Lavoro nero in Trentino

Sono dati allarmanti, ma sui quali vale la pena avviare una riflessione che vada oltre il mero dato numerico quelli emersi dal bilancio delle attività ispettive della provincia di Trento pubblicato dalla stampa locale di oggi.
Su 1773 accertamenti 1210 (68,3%) sono state trovate irregolari per complessivi 11 milioni di contributi evasi. I lavoratori trovati a lavorare completamente in nero sono stati 779.( Un lavoratore in nero ogni due aziende).
Questi dati, non si discostano da quelli degli anni scorsi e questo dimostra che, come una metastasi, questo fenomeno anziché restringersi si va sempre più allargando dimostrando per l’ennesima volta che la riduzione dei diritti e la precarizzazione del lavoro non combatte il lavoro nero ma, spesso, lo alimenta.
Se ogni anno emerge la presenza di un così alto numero di lavoratori in nero, significa che qualcosa non funziona nel sistema delle imprese e che in molti comparti, la “concorrenza” si fonda sull’evasione contributiva, sul lavoro nero, precario e sottopagato.
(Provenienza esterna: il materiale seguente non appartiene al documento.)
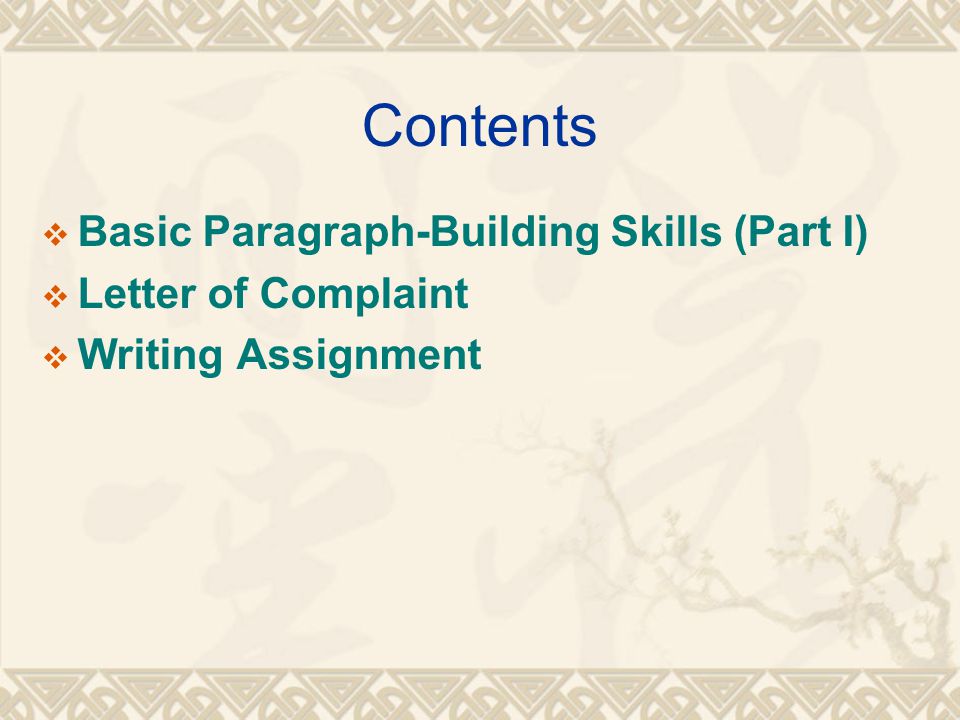 Contents

❖ Basic Paragraph-Building Skills (Part I)
❖ Letter of Complaint
❖ Writing Assignment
Quello del lavoro nero e sottopagato è un fenomeno che non si spiega con la crisi attuale ma trova origini nella disarticolazione del mercato del lavoro nell’aumento della precarietà e con essa la ricattabilità del lavoratore.
Credo che ormai sia assodato che anche nel ricco Trentino, a farne le spese delle politiche della “deregulation” sono i lavoratori più deboli, quelli che sono costretti ad accettare lavori privi di copertura previdenziale, sottoposti al ricatto di datori di lavoro avidi e senza scrupoli.
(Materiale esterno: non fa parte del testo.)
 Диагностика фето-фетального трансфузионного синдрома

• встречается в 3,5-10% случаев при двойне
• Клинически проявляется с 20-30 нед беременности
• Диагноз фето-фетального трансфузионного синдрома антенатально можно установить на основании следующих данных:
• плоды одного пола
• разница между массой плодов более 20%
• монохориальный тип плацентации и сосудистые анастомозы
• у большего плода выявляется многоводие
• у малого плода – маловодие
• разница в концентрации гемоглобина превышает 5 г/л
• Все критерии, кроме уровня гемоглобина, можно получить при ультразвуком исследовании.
Ormai il lavoro nero è una piaga oramai consolidata sul nostro territorio. Per combatterla si rende necessario intervenire sul versante della legge (abolizione legge 30) e sulla definizione di un reddito di cittadinanza dando così ai giovani strumenti in grado di contrastare il ricatto del lavoro nero. Parlo di un “reddito di cittadinanza” come reddito minimo, slegato dal lavoro, per dare ai giovani una scelta alternativa rispetto al ricatto, o lavoro nero o niente reddito. Reddito e diritti sono due condizioni indispensabili per avere piena cittadinanza
Sono convinto che avere la possibilità di accedere ad un reddito slegato dal lavoro permetterà ai quanti sono costretti al lavoro nero di ribellarsi senza mettere in discussione le loro minime condizioni di vita e quindi lottare per salvaguardare i diritti e le condizioni contrattuali di quanti nel territorio vivono e lavorano.
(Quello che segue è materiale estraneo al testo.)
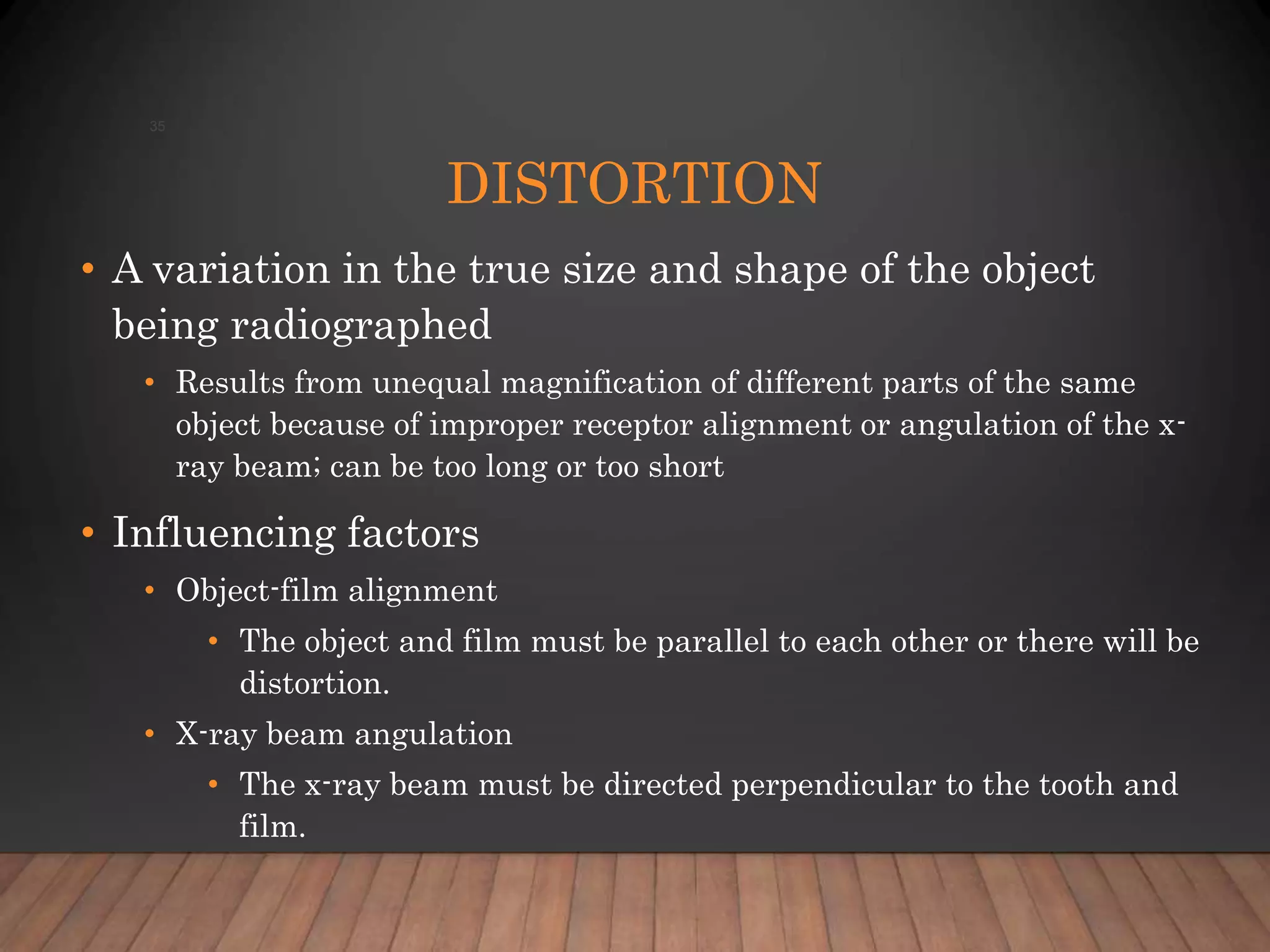 35

DISTORTION

• A variation in the true size and shape of the object being radiographed

• Results from unequal magnification of different parts of the same object because of improper receptor alignment or angulation of the x-ray beam; can be too long or too short

• Influencing factors

• Object-film alignment

• The object and film must be parallel to each other or there will be distortion.

• X-ray beam angulation

• The x-ray beam must be directed perpendicular to the tooth and film.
Ma aprire la discussione sul reddito di cittadinanza rischia di rimanere un’utopia se guardiamo le ultime scelte della giunta provinciale in materia di “progettone”. Troppo costoso per una giunta provinciale intenta a spendere miliardi di euro in operazioni speculative come nel caso Michelin e Italcementi, nella costruzione della base militare a Mattarello fino a Metroland e alla Tav del Brennero.
Quindi non è vero che siamo davanti ad una scarsità di risorse ma ad un uso politico delle risorse della nostra autonomia che, anziché essere utilizzate per il sociale, per la ricerca e nuove tecnologie vengono utilizzate per dare linfa ad un sistema di potere che ha già dimostrato il suo fallimento.
Il movimento che sabato scorso è sceso in massa a Roma ha posto con forza i temi del lavoro e del reddito che nessuno può far finta di non vedere.
Sono questioni fondamentali che riguardano non solo il futuro dei giovani, rubato da questo sistema economico liberista, m riguarda la democrazia, lo stato sociale e il futuro di tutti i cittadini.